What is required - Repeat the records below exactly from the line containing "১ পিস ক্লো হ্যামার" to the line containing "dior-floral-secret-creamy-pearl-essence-150ml-1", taking in both of those lines. Drop the pictures.

Data section -
-------------------------

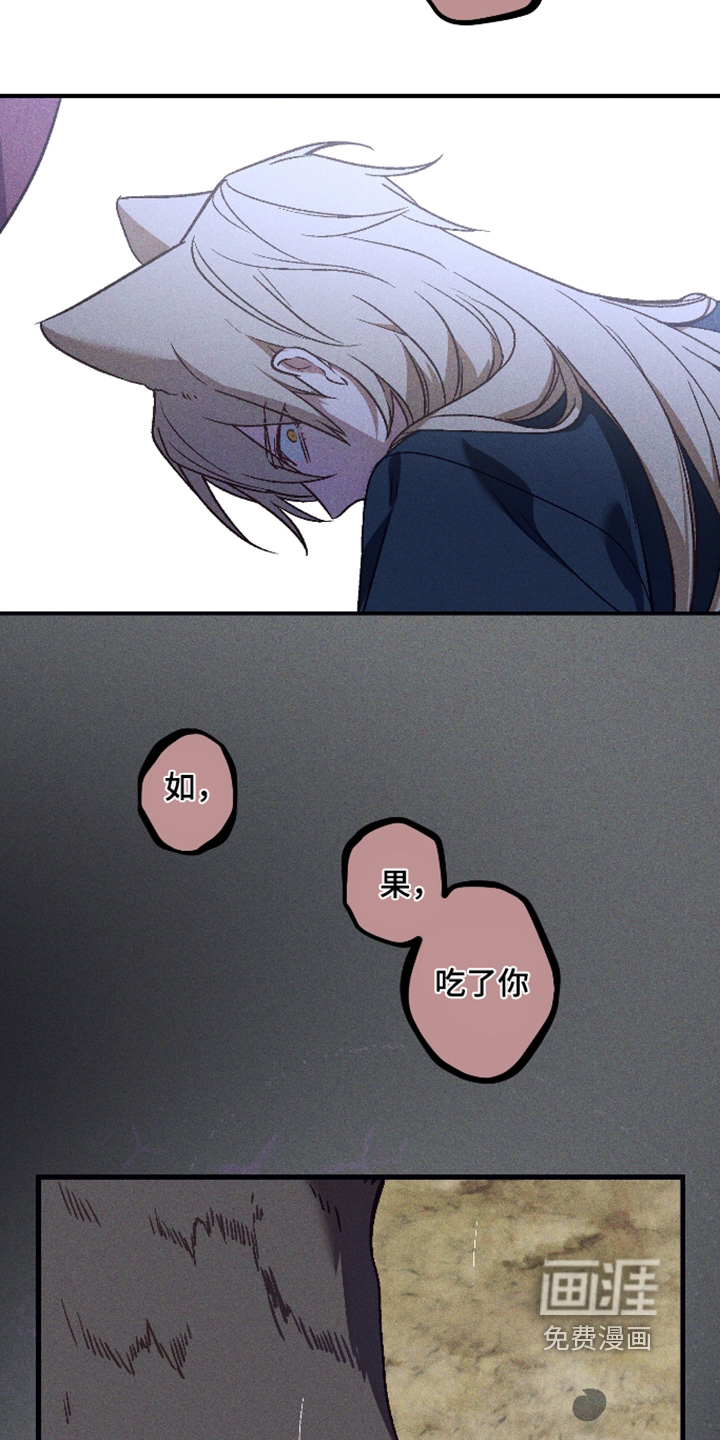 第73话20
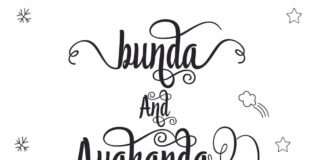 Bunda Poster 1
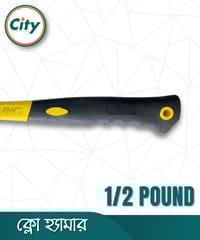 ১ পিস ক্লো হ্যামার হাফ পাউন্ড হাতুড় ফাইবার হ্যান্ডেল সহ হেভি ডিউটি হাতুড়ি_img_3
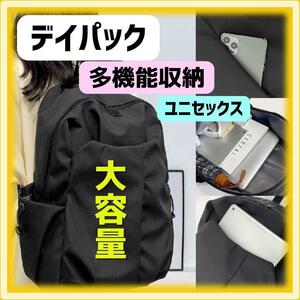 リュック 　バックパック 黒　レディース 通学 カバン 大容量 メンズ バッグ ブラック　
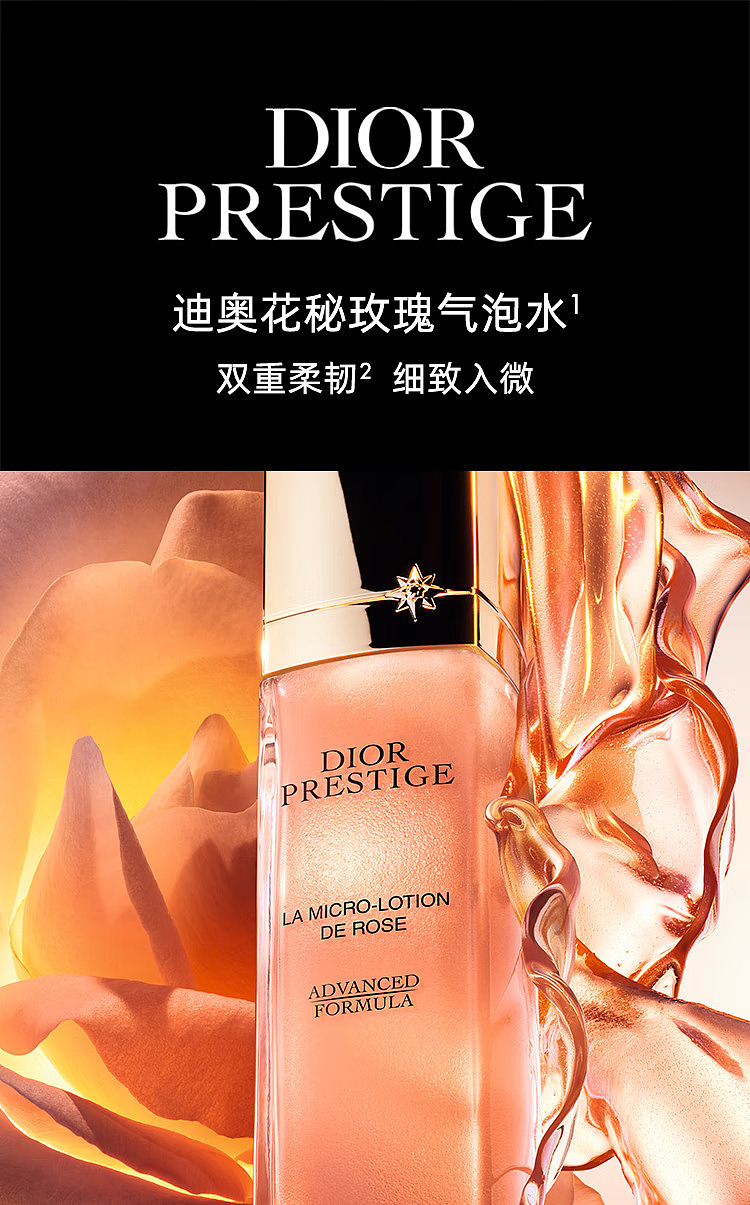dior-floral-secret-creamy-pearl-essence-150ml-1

-------------------------

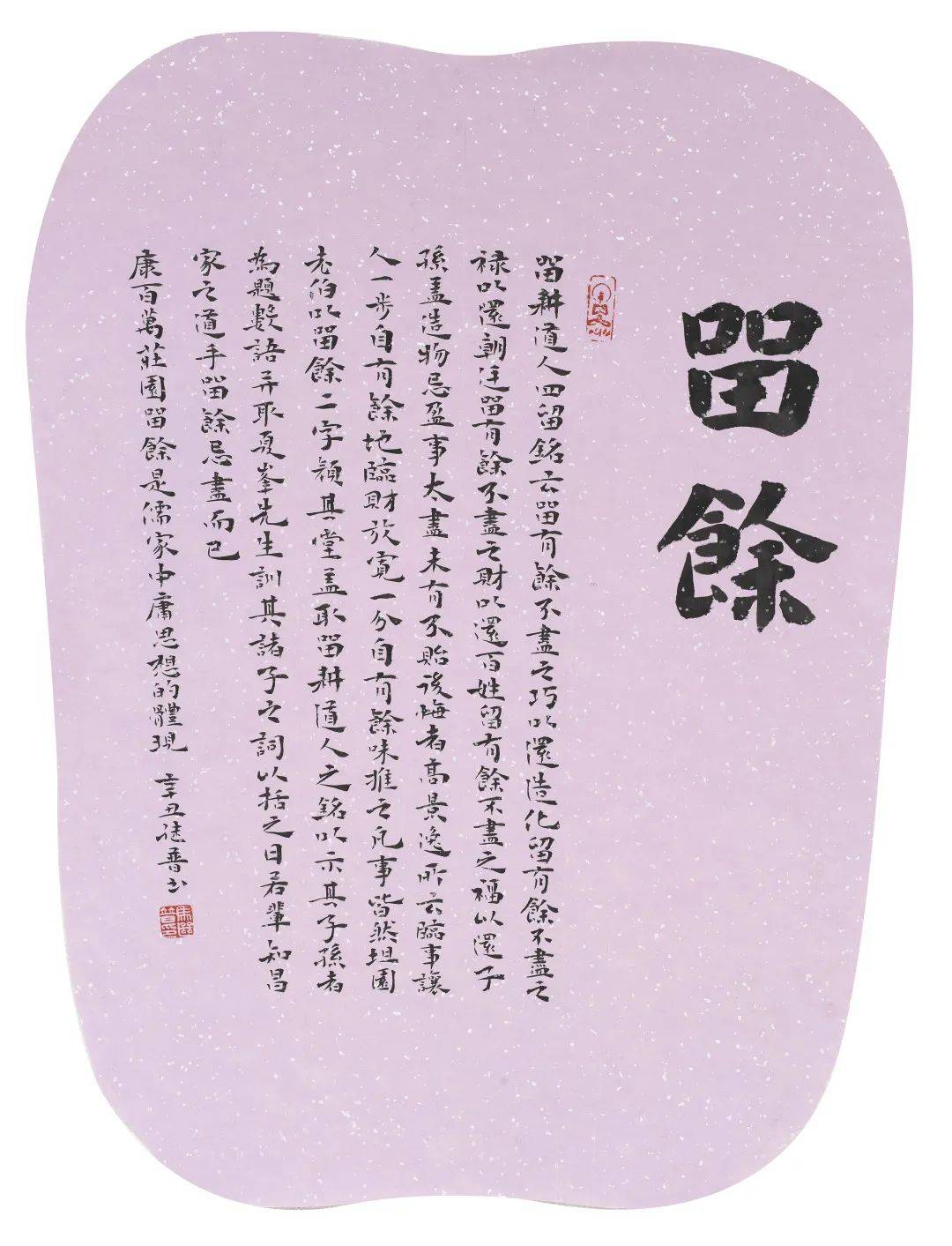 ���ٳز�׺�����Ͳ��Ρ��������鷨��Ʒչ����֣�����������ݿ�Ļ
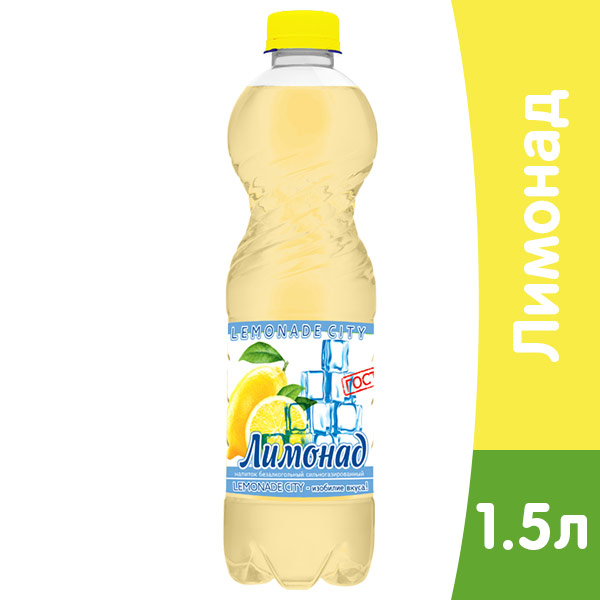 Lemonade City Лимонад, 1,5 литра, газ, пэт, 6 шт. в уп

-------------------------

Solution for this exercise -
 ১ পিস ক্লো হ্যামার হাফ পাউন্ড হাতুড় ফাইবার হ্যান্ডেল সহ হেভি ডিউটি হাতুড়ি_img_3
 リュック 　バックパック 黒　レディース 通学 カバン 大容量 メンズ バッグ ブラック　
dior-floral-secret-creamy-pearl-essence-150ml-1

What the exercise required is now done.